Marie-Jolé NAT ne savait pas trop comment me traiter.  Elle était assez distante avec les techniciens, et elle devait se demander dans quelle case me placer.  Cela dans le cadre du bureau-appartement de la rue Royale, parce que sur le tournage elle était dans sa bulle et ne me voyait pas.
Entre les prises elle jouait aux cartes dans un coin du plateau avec Victor LANOUX.
Michel étudiait chaque plan avec une minutie scrupuleuse. C’était son quatrième film avec sa femme, ils avaient une complicité naturelle qui rendait les choses faciles.
Le jour où j’ai tourné la scène de l’hôpital, ils m’ont rendue méconnaissable : ma tignasse était rangée en chignon lisse et je portais des lunettes et une blouse blanche.  Je devais ouvrir la porte au médecin et ensuite aller m’asseoir devant la machine à écrire.  Je n’avais pas un mot à dire.
Mais ce qui était très drôle, c’est qu’aucun des membres de l’équipe ne m’avait reconnue.

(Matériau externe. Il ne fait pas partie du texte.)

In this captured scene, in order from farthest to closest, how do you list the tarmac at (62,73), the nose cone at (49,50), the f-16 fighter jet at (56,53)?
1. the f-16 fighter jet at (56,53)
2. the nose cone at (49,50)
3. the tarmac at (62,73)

Une panouille qui m’a juste donné envie de jouer la comédie à nouveau, avec un vrai rôle, même difficile, même périlleux, et ça, ça ne se trouvait pas tous les matins dans la boite aux lettres…
Je regardais Marie-José, la tête entourée de bandelettes, écouter les indications de Michel sur son lit d’hôpital et j’aurais tellement voulu être à sa place.  Surtout que le bel assistant ne la quittait pas des yeux…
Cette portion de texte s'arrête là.